____ SUPPLIED DATA

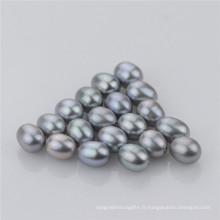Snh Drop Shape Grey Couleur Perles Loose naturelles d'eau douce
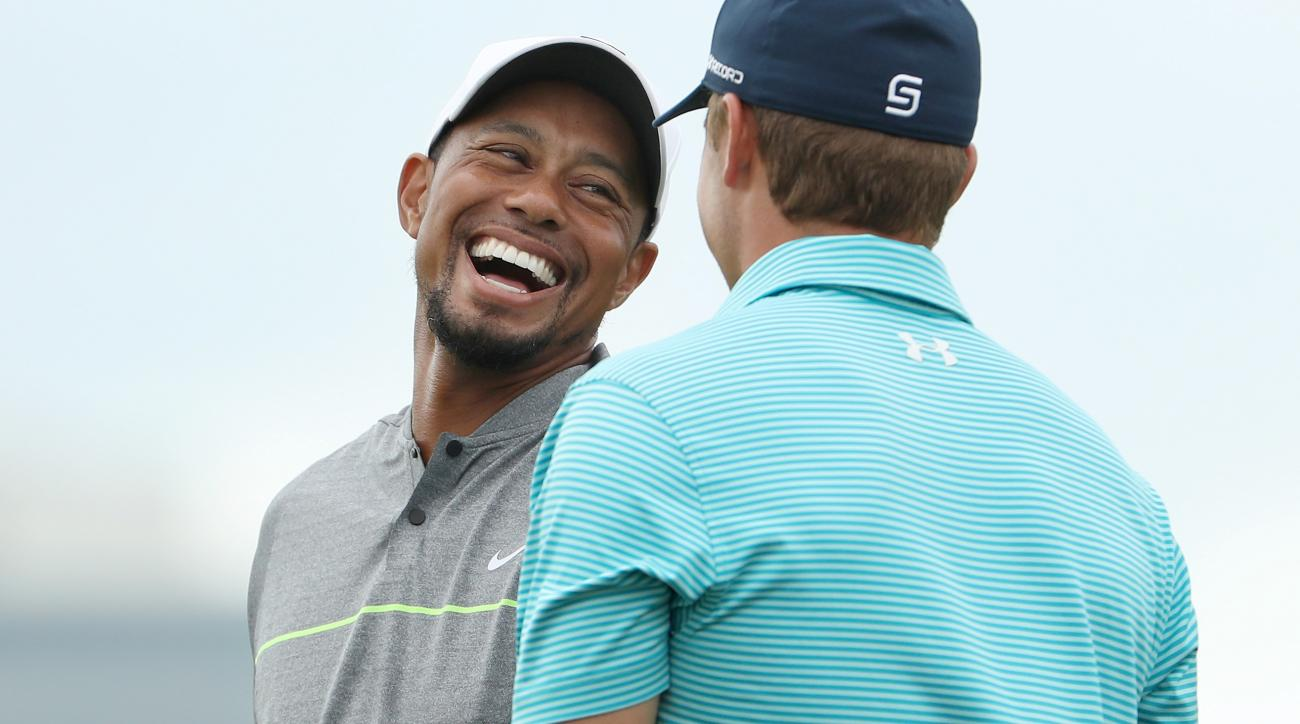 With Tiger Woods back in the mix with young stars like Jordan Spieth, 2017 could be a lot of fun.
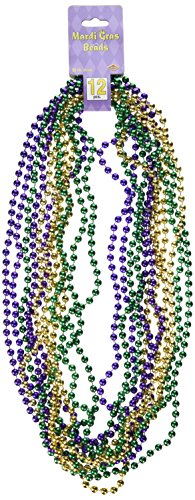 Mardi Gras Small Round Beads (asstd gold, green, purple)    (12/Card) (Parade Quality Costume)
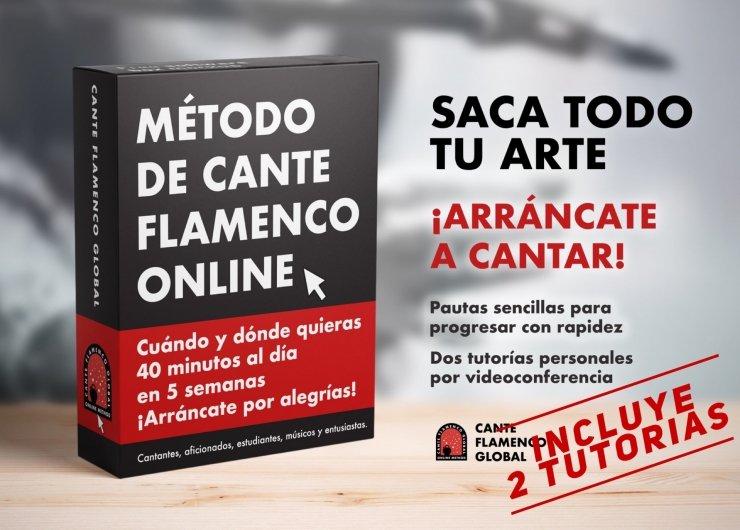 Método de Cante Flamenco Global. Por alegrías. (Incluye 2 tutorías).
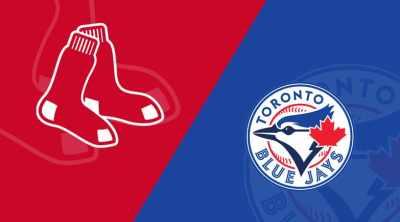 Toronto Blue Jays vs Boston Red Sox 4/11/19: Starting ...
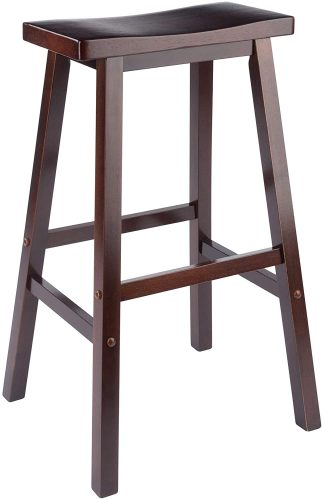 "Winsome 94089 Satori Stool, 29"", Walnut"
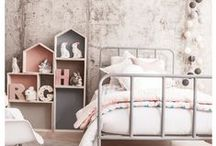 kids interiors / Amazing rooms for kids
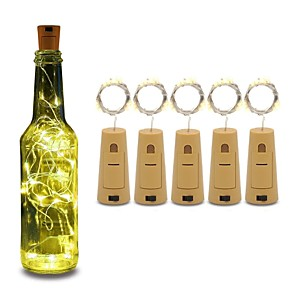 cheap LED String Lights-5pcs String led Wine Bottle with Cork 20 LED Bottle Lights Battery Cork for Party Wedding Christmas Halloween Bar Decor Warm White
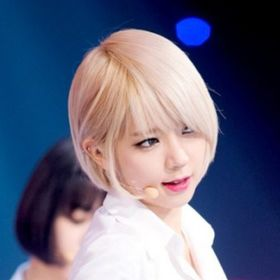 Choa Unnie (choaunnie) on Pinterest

________

-- TASK --
Your job is to repeat the data exactly, leaving each picture out.

-- ANSWER TO THIS TASK --
Snh Drop Shape Grey Couleur Perles Loose naturelles d'eau douce
 With Tiger Woods back in the mix with young stars like Jordan Spieth, 2017 could be a lot of fun.
 Mardi Gras Small Round Beads (asstd gold, green, purple)    (12/Card) (Parade Quality Costume)
 Método de Cante Flamenco Global. Por alegrías. (Incluye 2 tutorías).
 Toronto Blue Jays vs Boston Red Sox 4/11/19: Starting ...
 "Winsome 94089 Satori Stool, 29"", Walnut"
 kids interiors / Amazing rooms for kids
 cheap LED String Lights-5pcs String led Wine Bottle with Cork 20 LED Bottle Lights Battery Cork for Party Wedding Christmas Halloween Bar Decor Warm White
 Choa Unnie (choaunnie) on Pinterest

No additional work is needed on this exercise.